Ugwu tried to believe Jomo, that he was reading undue meaning into Mama's actions, until he walked into the kitchen the next evening, after weeding his herb garden, and saw the flies in a foaming mass by the sink. The window was barely open. He did not see how so many flies, more than a hundred fat greenish flies, could have come in through that crack to buzz together in a dense turbulent cluster. They signified something terrible. Ugwu dashed to the study to call Master.

"Quite odd," Master said; he took off his glasses and then put them back on. "I'm sure Prof. Ezeka will be able to explain it, some sort of migratory behavior. Don't shut the window so you don't trap them in."

"But, sah," Ugwu said, just as Mama came into the kitchen.

"Flies do this sometimes," she said. "It is normal. They will go the same way they came." She was leaning by the door and her tone was ominously victorious.

"Yes, yes." Master turned to go back to the study. "Tea, my good man."

"Yes, sah." Ugwu did not understand how Master could be so unperturbed, how he could not see that the flies were not normal at all. As he took the tea tray into the study, he said, "Sah, those flies are telling us something."

Master gestured to the table. "Don't pour. Leave it there."

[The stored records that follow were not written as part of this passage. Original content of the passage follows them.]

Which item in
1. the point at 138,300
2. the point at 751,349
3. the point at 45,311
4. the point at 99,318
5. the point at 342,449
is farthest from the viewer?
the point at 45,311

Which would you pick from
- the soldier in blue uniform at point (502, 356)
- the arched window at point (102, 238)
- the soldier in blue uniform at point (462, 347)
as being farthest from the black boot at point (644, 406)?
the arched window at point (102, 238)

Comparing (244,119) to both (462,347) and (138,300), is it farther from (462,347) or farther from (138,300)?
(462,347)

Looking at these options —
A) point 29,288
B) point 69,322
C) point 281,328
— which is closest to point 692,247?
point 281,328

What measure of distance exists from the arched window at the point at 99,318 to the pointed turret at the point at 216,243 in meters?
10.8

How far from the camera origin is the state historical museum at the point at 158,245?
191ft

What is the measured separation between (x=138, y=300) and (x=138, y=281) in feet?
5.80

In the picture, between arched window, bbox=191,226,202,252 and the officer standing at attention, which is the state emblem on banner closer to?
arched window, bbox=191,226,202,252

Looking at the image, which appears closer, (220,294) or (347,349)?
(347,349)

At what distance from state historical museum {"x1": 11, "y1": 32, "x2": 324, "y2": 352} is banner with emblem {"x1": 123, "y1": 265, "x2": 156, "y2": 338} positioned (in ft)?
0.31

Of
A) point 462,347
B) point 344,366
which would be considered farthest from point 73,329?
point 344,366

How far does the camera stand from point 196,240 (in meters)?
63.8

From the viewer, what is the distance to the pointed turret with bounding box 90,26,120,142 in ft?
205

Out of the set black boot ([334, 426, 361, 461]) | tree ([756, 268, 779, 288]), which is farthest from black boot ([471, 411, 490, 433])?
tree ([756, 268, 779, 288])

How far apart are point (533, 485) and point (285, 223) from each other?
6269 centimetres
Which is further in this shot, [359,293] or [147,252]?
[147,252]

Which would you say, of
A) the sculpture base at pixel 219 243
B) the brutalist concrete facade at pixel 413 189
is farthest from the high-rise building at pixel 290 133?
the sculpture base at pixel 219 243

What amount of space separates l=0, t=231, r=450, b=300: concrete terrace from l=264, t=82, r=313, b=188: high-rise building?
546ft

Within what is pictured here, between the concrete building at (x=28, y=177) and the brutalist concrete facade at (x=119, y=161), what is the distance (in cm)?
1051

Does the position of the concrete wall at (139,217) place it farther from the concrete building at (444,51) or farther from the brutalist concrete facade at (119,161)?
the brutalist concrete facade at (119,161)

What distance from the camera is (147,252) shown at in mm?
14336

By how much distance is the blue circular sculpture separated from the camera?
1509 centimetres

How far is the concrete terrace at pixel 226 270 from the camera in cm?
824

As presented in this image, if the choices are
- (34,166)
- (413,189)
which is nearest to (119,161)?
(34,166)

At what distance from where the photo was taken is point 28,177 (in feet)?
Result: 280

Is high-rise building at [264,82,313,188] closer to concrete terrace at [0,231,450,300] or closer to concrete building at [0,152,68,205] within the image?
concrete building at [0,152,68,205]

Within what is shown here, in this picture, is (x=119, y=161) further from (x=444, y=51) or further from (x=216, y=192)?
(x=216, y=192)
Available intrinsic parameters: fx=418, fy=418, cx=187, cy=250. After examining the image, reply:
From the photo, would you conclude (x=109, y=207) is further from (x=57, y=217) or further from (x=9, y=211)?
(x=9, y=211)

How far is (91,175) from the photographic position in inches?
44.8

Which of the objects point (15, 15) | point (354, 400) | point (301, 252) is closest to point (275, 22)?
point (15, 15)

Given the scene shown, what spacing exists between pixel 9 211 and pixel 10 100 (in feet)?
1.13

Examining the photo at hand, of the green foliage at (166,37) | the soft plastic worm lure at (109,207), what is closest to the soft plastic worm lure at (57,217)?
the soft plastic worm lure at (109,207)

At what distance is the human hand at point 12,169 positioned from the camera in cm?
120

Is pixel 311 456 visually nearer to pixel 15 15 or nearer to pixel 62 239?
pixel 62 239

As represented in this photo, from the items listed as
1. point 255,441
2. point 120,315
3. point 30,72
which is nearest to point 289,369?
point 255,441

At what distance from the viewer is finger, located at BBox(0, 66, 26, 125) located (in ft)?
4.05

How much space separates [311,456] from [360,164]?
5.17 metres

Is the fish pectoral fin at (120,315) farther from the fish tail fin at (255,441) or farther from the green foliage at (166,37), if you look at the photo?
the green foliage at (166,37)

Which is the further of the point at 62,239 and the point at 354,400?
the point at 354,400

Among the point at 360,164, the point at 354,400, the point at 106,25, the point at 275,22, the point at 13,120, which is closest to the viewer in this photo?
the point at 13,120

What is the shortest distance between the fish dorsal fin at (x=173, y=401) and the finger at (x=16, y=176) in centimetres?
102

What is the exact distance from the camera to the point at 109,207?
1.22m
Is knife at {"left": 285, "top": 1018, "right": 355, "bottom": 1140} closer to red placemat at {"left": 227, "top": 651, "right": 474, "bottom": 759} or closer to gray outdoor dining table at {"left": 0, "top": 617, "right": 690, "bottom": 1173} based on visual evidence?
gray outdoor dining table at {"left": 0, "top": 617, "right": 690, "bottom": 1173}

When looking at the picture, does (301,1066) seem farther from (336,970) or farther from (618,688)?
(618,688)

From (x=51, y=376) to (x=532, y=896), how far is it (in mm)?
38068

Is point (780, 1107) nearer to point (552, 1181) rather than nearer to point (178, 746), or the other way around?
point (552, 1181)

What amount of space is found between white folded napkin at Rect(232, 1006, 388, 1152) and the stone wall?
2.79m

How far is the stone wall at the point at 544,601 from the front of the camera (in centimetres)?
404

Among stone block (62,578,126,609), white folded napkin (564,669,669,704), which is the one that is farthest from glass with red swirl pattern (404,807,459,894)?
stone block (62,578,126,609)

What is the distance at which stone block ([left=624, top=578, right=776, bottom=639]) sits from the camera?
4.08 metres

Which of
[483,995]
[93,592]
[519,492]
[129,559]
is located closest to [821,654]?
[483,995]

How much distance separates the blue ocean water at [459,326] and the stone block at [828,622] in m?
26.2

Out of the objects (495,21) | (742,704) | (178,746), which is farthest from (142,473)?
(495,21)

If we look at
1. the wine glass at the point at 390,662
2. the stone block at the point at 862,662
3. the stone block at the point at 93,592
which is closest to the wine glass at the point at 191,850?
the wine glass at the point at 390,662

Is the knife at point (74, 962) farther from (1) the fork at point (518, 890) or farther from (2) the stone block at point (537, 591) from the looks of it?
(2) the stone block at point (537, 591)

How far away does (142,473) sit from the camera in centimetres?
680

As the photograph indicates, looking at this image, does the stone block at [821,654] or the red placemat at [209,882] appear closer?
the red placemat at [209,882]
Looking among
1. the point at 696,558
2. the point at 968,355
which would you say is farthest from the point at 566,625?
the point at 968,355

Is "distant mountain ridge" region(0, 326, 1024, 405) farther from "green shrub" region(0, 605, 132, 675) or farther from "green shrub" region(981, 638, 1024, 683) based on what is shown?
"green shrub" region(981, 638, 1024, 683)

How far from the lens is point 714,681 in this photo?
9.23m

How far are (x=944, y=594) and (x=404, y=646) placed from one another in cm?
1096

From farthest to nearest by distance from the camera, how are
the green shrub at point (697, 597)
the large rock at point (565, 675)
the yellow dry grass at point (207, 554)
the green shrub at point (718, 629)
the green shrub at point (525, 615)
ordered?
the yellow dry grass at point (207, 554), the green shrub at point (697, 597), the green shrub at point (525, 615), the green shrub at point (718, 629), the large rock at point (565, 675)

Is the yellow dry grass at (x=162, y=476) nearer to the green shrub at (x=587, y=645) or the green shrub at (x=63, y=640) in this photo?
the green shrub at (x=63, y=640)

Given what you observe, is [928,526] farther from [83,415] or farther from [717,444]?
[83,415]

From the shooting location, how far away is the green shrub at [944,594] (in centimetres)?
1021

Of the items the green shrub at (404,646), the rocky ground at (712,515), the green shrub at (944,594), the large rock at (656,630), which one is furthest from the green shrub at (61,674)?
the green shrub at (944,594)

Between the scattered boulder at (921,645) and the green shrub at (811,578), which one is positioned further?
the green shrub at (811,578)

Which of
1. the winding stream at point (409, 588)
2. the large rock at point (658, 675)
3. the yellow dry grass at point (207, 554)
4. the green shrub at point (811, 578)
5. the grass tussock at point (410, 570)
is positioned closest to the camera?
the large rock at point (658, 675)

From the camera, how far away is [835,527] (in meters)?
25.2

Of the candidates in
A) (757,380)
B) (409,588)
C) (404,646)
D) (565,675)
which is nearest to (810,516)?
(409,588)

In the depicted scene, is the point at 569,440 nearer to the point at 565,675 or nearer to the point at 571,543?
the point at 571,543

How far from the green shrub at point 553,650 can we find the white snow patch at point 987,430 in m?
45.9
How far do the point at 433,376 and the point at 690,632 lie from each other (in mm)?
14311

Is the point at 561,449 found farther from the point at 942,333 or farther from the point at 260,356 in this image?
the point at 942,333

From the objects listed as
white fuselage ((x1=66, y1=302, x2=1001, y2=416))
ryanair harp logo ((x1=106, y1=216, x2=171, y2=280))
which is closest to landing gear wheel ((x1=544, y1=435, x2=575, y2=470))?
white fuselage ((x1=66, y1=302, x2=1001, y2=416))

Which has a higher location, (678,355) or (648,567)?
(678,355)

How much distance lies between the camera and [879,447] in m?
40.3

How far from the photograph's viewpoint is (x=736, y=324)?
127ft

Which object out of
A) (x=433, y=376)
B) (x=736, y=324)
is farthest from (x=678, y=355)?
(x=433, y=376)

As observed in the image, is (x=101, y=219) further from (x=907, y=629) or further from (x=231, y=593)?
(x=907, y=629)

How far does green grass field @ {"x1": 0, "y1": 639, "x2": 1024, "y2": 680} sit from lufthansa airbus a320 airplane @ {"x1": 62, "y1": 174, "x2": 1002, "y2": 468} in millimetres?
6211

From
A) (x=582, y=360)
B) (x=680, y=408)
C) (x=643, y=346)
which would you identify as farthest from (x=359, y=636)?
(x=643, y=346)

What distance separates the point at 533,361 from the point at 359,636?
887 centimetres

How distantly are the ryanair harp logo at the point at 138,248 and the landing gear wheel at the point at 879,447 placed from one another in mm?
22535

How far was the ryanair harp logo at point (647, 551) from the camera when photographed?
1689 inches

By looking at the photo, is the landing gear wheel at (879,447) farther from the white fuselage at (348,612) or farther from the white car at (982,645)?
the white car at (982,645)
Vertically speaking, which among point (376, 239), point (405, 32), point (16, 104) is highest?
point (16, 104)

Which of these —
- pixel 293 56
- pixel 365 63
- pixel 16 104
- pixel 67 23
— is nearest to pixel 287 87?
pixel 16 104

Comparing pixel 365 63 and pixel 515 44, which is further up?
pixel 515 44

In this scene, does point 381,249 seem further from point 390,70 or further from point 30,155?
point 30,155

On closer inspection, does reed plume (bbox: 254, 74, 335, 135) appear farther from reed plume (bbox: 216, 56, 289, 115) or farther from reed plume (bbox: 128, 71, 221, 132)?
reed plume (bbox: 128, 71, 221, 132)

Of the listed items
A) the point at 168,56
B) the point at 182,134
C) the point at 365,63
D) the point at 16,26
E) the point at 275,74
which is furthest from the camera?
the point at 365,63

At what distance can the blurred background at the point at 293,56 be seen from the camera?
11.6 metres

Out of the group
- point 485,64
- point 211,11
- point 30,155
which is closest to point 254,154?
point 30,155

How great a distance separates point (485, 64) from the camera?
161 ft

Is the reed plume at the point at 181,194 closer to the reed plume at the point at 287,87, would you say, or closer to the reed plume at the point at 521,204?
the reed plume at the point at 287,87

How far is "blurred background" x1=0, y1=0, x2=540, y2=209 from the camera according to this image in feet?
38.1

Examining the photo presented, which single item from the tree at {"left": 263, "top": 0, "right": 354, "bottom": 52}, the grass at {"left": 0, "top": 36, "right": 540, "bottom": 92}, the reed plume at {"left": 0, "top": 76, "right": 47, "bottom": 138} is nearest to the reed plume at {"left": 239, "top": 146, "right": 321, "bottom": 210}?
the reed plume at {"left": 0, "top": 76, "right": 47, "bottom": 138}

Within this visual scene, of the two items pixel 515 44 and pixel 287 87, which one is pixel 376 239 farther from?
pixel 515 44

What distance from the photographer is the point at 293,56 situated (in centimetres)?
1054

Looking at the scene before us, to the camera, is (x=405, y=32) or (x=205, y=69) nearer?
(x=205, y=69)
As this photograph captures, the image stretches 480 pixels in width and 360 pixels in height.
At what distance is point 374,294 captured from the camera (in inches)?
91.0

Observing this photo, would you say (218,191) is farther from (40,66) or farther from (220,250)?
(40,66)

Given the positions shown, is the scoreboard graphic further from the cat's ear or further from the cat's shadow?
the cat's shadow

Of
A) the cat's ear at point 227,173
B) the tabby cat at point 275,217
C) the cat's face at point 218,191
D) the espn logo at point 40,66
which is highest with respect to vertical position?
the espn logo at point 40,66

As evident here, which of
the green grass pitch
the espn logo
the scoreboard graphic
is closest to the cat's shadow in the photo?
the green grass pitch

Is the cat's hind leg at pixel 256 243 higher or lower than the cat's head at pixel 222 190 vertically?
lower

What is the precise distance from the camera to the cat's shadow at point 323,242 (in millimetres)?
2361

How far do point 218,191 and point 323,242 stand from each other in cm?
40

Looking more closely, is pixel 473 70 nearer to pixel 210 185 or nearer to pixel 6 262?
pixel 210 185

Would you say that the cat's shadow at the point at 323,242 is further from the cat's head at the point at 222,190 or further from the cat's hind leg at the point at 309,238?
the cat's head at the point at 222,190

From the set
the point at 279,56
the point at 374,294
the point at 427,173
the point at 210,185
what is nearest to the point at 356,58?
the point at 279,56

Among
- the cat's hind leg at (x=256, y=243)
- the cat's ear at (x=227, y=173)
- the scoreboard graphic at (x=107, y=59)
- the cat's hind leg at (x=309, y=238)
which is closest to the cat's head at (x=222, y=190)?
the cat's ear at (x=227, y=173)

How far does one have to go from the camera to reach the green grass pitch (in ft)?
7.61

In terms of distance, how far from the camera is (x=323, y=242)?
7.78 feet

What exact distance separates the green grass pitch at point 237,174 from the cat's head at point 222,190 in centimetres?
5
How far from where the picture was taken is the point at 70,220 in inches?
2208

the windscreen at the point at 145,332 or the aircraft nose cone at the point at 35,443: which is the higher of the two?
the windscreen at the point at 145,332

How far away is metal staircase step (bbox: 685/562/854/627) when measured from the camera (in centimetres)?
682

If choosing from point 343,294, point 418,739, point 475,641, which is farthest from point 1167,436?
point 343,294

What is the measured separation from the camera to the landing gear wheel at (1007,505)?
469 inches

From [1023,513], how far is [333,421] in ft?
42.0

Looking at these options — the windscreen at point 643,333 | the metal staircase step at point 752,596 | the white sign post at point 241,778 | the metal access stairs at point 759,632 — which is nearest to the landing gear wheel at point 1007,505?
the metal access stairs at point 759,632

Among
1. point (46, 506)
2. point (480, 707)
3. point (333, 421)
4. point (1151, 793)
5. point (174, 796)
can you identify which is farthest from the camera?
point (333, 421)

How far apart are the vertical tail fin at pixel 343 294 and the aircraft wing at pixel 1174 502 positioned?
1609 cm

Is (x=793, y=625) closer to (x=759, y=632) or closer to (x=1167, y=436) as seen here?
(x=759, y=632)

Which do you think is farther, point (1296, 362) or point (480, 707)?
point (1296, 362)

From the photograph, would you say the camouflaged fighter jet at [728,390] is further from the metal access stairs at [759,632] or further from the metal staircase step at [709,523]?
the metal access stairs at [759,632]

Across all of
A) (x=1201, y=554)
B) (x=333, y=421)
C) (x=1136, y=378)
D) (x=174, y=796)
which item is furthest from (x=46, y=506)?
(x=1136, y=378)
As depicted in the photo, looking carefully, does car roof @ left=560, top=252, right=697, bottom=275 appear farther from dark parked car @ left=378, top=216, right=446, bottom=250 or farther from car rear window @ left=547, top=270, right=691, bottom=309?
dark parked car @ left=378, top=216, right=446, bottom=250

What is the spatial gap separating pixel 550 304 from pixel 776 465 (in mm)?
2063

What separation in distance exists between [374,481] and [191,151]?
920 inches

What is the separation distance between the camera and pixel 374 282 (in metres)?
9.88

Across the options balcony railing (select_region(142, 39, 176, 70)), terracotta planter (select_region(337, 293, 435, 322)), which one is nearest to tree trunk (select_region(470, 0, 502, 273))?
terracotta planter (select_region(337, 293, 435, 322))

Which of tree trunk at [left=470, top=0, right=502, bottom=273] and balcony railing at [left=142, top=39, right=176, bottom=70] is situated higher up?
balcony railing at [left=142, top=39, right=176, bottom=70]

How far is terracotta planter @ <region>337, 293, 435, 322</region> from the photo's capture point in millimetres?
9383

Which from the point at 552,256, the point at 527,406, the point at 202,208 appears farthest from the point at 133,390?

"Those flies in the kitchen, sah, they are a sign of bad medicine from the dibia. Somebody has done bad medicine." Ugwu wanted to add that he knew very well who it was, but he was not sure how Master would take that.

"What?" Master's eyes narrowed behind his glasses.

"The flies, sah. It means somebody has done bad medicine for this house."

"Shut the door and let me do some work, my good man."

"Yes, sah."

When Ugwu returned to the kitchen, the flies were gone. The window was the same, open only a crack, and the wan sunlight lit up the blade of a chopping knife on the table. He was reluctant to touch anything; the mysteries around him had tainted the pans and pots. For once, he was pleased to let Mama cook, but he did not eat the ugba and fried fish she made for dinner, did not take so much as a sip of the leftover palm wine he served to Master and his guests, did not sleep well that night. He kept jerking awake with itchy watering eyes, wishing he could talk to somebody who would understand: Jomo, his aunty, Anulika. Finally he got up and went into the main house to dust the furniture, something mild and mindless that would keep him occupied. The purple-gray of early dawn filled the kitchen with shadows. He turned on the light switch fearfully, expecting to find something. Scorpions, perhaps; a jealous person had sent them to his uncle's hut once, and his uncle woke up every day for weeks to find angry black scorpions crawling near his newborn twin sons. One baby had been stung and almost died.